(Dataset excerpt)
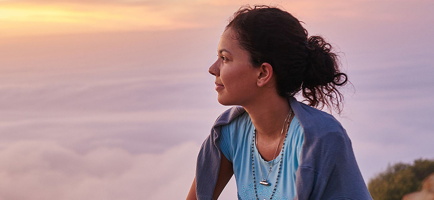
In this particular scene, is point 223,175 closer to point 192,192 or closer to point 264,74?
point 192,192

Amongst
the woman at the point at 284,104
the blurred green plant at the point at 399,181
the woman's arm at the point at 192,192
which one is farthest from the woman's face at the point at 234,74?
the blurred green plant at the point at 399,181

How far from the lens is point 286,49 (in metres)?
2.31

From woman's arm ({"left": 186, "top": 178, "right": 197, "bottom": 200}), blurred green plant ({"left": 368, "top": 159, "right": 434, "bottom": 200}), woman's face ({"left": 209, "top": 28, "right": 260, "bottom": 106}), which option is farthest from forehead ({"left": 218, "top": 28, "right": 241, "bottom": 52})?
blurred green plant ({"left": 368, "top": 159, "right": 434, "bottom": 200})

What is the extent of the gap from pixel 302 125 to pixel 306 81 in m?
0.19

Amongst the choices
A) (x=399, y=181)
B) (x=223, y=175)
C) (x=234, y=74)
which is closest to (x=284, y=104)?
(x=234, y=74)

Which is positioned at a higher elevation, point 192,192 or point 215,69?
point 215,69

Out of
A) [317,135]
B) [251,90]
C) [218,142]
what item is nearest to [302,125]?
[317,135]

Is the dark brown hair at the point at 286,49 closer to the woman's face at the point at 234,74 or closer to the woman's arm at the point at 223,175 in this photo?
the woman's face at the point at 234,74

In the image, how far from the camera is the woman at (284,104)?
2.25 meters

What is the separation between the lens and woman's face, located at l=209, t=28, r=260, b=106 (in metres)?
2.33

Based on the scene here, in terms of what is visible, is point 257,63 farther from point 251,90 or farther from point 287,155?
point 287,155

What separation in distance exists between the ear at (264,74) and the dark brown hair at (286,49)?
1 centimetres

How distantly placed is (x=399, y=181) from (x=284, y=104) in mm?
2693

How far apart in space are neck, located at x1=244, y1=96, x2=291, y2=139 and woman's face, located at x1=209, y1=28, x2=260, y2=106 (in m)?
0.05
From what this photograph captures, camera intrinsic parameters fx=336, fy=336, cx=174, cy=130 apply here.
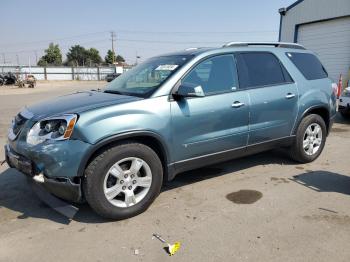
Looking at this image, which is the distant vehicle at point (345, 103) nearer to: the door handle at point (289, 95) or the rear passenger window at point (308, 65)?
the rear passenger window at point (308, 65)

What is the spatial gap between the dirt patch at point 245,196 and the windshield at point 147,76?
1.61 metres

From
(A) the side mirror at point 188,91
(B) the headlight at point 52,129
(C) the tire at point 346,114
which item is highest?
(A) the side mirror at point 188,91

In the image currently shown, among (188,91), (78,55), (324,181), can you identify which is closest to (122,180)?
(188,91)

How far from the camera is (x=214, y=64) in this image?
417cm

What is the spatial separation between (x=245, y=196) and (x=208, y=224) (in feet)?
2.91

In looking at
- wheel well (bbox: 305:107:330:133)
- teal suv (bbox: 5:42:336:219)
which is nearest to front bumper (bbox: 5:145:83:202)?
teal suv (bbox: 5:42:336:219)

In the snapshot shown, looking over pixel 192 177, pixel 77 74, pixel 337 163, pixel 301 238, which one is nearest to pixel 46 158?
pixel 192 177

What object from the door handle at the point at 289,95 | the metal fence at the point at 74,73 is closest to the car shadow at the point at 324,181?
the door handle at the point at 289,95

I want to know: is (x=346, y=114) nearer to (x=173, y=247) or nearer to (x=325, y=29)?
(x=173, y=247)

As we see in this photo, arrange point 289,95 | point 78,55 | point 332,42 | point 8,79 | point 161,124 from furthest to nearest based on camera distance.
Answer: point 78,55 → point 8,79 → point 332,42 → point 289,95 → point 161,124

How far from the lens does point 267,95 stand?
14.9ft

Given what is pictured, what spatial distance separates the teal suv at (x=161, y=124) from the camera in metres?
3.24

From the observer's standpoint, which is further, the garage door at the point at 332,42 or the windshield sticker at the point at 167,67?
the garage door at the point at 332,42

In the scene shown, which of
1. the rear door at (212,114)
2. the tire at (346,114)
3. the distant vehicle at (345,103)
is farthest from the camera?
the tire at (346,114)
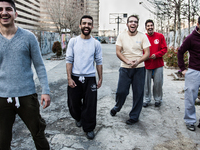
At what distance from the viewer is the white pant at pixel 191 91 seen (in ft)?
10.8

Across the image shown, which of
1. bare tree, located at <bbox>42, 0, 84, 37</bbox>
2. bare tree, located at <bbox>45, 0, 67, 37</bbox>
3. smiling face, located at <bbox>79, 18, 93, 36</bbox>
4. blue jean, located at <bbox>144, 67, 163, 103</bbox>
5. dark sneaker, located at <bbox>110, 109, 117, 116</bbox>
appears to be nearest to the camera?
smiling face, located at <bbox>79, 18, 93, 36</bbox>

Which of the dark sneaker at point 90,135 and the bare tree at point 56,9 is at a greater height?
the bare tree at point 56,9

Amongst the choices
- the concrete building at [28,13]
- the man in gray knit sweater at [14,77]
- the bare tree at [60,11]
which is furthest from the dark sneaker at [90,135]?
the concrete building at [28,13]

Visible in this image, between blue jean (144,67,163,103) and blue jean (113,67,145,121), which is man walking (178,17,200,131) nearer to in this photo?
blue jean (113,67,145,121)

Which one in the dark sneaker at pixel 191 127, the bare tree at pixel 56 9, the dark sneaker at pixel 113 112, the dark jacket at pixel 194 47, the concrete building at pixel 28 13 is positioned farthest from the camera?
the concrete building at pixel 28 13

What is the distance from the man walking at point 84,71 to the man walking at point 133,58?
671 mm

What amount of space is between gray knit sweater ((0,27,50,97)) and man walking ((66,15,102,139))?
107cm

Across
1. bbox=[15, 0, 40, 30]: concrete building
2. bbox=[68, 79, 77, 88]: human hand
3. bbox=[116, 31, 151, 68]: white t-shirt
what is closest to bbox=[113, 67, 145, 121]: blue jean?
bbox=[116, 31, 151, 68]: white t-shirt

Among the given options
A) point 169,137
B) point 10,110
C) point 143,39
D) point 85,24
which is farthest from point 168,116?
point 10,110

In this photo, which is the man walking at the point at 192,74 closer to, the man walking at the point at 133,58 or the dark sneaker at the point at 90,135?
the man walking at the point at 133,58

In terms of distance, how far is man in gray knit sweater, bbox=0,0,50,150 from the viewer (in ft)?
6.25

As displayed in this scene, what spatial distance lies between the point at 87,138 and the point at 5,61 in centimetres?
184

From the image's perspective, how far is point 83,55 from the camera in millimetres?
3023

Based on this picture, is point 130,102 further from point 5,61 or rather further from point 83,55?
point 5,61
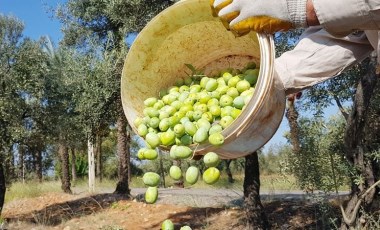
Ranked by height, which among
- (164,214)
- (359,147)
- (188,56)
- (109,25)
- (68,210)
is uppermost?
(109,25)

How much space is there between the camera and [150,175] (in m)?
2.11

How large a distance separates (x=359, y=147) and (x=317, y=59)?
3.66m

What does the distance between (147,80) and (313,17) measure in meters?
1.17

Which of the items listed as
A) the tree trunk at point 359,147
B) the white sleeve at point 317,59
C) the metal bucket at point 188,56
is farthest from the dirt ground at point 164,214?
the white sleeve at point 317,59

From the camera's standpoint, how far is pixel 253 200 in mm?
7238

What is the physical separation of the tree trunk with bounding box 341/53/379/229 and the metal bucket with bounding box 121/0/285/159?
2.94 metres

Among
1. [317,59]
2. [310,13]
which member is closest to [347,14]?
[310,13]

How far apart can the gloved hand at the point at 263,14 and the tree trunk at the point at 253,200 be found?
222 inches

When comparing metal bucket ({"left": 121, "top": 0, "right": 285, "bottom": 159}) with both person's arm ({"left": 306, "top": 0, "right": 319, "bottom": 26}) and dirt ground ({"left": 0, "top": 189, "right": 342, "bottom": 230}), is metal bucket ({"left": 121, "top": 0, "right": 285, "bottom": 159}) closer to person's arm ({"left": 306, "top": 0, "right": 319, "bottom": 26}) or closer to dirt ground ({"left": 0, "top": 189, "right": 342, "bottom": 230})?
person's arm ({"left": 306, "top": 0, "right": 319, "bottom": 26})

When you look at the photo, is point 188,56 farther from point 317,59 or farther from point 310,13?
point 310,13

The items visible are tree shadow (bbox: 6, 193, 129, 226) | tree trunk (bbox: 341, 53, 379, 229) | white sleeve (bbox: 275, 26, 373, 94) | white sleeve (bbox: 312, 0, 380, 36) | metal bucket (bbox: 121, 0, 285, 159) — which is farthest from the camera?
tree shadow (bbox: 6, 193, 129, 226)

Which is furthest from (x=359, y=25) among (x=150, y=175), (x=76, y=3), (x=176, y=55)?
(x=76, y=3)

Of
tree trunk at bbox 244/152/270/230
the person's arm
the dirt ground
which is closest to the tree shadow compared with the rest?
the dirt ground

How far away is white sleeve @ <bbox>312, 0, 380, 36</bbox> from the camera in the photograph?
1.44m
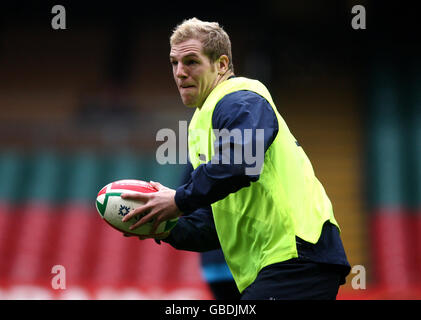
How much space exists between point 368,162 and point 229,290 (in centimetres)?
476

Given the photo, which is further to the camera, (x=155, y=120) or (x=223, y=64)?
(x=155, y=120)

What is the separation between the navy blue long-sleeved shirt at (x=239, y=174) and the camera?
2416mm

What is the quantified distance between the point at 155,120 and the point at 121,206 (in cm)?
628

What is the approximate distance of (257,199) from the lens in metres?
2.62

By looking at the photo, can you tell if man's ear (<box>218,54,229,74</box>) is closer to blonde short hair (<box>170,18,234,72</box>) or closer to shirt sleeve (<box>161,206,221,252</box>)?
blonde short hair (<box>170,18,234,72</box>)

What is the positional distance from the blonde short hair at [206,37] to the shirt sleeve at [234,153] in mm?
440

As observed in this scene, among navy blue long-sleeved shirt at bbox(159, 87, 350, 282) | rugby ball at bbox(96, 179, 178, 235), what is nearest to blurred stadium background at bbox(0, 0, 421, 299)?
rugby ball at bbox(96, 179, 178, 235)

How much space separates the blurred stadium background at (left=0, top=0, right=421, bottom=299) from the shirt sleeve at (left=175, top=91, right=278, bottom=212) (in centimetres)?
437

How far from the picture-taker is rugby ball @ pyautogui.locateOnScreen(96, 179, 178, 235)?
2.74 meters

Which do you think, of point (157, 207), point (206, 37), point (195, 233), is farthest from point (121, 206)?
point (206, 37)

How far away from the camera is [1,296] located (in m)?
6.07

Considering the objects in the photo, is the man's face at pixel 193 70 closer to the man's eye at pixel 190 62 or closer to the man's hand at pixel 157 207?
the man's eye at pixel 190 62

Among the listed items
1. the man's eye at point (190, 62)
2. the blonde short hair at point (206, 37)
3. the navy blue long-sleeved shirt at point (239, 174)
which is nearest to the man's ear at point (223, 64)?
the blonde short hair at point (206, 37)

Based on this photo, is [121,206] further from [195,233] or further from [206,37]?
[206,37]
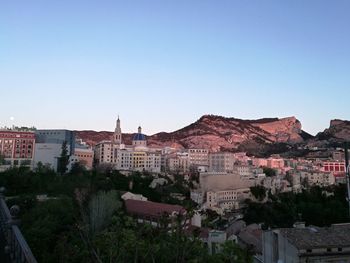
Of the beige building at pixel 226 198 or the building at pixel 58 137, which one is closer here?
the beige building at pixel 226 198

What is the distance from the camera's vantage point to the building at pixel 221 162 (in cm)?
7919

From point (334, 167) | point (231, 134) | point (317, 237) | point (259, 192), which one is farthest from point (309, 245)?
point (231, 134)

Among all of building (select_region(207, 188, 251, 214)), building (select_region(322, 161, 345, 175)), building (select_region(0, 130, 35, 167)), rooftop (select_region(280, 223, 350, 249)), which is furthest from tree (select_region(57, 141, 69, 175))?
building (select_region(322, 161, 345, 175))

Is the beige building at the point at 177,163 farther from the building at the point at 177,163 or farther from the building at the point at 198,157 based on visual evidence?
the building at the point at 198,157

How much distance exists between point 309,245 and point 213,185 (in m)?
46.3

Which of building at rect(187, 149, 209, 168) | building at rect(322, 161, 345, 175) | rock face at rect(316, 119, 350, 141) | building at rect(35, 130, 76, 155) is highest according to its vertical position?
rock face at rect(316, 119, 350, 141)

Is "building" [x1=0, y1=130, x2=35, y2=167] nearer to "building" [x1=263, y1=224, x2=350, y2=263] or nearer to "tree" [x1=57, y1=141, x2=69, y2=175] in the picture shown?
"tree" [x1=57, y1=141, x2=69, y2=175]

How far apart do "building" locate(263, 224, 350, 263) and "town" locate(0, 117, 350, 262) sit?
0.04m

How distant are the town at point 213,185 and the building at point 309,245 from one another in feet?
0.13

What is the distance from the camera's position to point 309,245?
50.3 feet

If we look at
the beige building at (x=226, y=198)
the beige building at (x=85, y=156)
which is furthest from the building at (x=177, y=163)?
the beige building at (x=226, y=198)

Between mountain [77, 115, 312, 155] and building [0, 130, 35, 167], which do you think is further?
mountain [77, 115, 312, 155]

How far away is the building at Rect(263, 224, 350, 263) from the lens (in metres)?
15.3

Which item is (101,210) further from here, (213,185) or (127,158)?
(127,158)
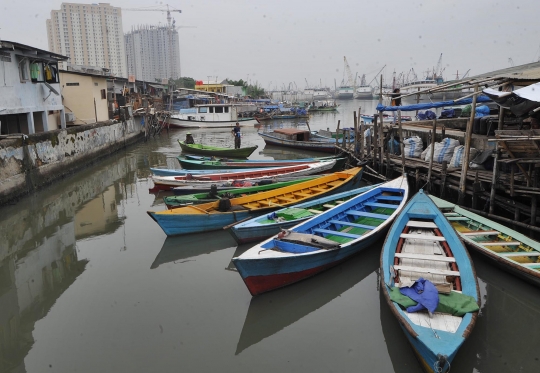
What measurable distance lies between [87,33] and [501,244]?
6989cm

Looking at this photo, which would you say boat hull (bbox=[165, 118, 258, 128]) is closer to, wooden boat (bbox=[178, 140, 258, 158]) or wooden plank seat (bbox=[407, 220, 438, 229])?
wooden boat (bbox=[178, 140, 258, 158])

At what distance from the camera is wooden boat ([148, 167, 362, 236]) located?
26.7 ft

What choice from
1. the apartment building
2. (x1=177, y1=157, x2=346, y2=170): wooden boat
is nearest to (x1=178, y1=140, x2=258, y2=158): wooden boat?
(x1=177, y1=157, x2=346, y2=170): wooden boat

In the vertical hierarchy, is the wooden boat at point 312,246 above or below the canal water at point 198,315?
above

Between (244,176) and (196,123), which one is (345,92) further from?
(244,176)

Task brief: Beginning at the line with "How distant are" and ending at the last line of the listing above, retype each line exactly, including those two lines. Leave the pictures out.

Reply to the exercise:
How distant are the town at point 213,185 and the building at point 309,245 from one another in feet?
0.13

What is the distance from the camera's position to point 309,245?
50.3 feet

If we look at
the beige building at (x=226, y=198)
the beige building at (x=85, y=156)
which is furthest from the building at (x=177, y=163)?
the beige building at (x=226, y=198)

Between mountain [77, 115, 312, 155] and building [0, 130, 35, 167], which do you think is further?
mountain [77, 115, 312, 155]

How far away is the building at Rect(263, 224, 350, 263) from the lens (in metres)?
15.3

Which item is (101,210) further from here, (213,185) or (127,158)?
(127,158)
What measurable distance lies between [87,33] and [501,244]?
6989cm

Looking at this photo, which would you say boat hull (bbox=[165, 118, 258, 128]) is closer to, wooden boat (bbox=[178, 140, 258, 158]) or wooden plank seat (bbox=[407, 220, 438, 229])?
wooden boat (bbox=[178, 140, 258, 158])

At what distance from the camera is wooden boat ([148, 167, 362, 236]) located?
26.7 ft

What choice from
1. the apartment building
2. (x1=177, y1=157, x2=346, y2=170): wooden boat
is nearest to (x1=178, y1=140, x2=258, y2=158): wooden boat?
(x1=177, y1=157, x2=346, y2=170): wooden boat

In the vertical hierarchy, is the wooden boat at point 312,246 above or below the canal water at point 198,315?
above

Between (244,176) and (196,123), which one is (345,92) further from?
(244,176)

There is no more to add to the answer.